▶ _Texto de origem_:
^^^^^^^^

O inciso II § 3º do art. 220 determina que lei federal deverá criar mecanismos para que a pessoa e a família se defendam de programas ou programações de rádio e televisão que não dêem preferência a temas educativos, culturais e informativos, que respeitem a cultura regional ou que desrespeitem os valores éticos e sociais da pessoa e da família, conforme dispõe o art. 221. É importante que se entenda que não deve ser o Estado o tutor dos interesses da pessoa e da família. Não é o Estado quem deve dizer qual programação ou programas que se adaptam aos valores éticos e morais, uma vez que ele não sabe e não pode saber quais são esses valores para cada pessoa, cada família, cada comunidade. São valores que mudam de pessoa para pessoa, de região para região do País, e o máximo que o Estado pode fazer será criar mecanismos para que uma pessoa ou um grupo de pessoas possa defender-se quando se sentir violado nos seus valores éticos e morais.

É, sem dúvida, uma evolução, um incentivo e um convite à sociedade civil para sair da inércia imposta, se organizar e reivindicar seus direitos.

De fundamental importância é o § 6º do art. 220 da Constituição Federal, quando proíbe o monopólio e o oligopólio dos meios de comunicação social. Esse dispositivo protege não somente a liberdade de expressão no rádio, nos veículos impressos e na televisão, mas também a liberdade de consciência, outro direito individual fundamental.

^^^^^^^^

▶ _Listagem de dados_:
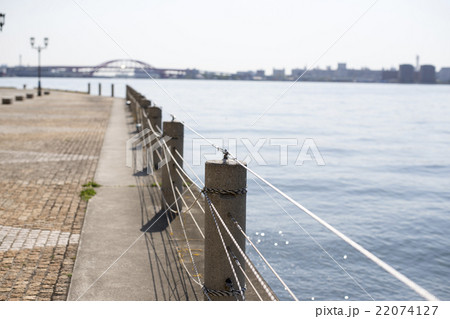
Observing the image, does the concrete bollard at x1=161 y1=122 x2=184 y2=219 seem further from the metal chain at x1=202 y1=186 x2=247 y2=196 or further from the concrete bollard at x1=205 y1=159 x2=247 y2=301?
the metal chain at x1=202 y1=186 x2=247 y2=196

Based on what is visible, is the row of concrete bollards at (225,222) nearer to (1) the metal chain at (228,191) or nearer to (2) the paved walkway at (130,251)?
(1) the metal chain at (228,191)

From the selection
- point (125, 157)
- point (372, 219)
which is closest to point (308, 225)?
point (372, 219)

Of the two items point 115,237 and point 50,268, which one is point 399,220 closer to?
point 115,237

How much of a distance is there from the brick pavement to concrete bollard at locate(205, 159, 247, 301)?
5.88 ft

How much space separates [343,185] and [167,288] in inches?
704

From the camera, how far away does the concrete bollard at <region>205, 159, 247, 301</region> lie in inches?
175

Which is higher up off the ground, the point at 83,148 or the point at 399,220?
the point at 83,148

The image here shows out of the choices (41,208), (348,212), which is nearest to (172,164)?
(41,208)

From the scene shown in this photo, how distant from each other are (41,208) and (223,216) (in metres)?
5.40

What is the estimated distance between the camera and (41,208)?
28.9ft

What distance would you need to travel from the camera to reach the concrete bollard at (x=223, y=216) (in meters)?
4.44

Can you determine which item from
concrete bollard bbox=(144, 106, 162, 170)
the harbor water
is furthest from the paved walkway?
the harbor water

^^^^^^^^

▶ _Objetivo da tarefa_: Reescreva o trecho do texto de origem que começa nas palavras "De fundamental importância" e para depois de "direito individual fundamental.", trocando "liberdade de consciência" por "liberdade de crença".

▶ _Resposta da tarefa_:
De fundamental importância é o § 6º do art. 220 da Constituição Federal, quando proíbe o monopólio e o oligopólio dos meios de comunicação social. Esse dispositivo protege não somente a liberdade de expressão no rádio, nos veículos impressos e na televisão, mas também a liberdade de crença, outro direito individual fundamental.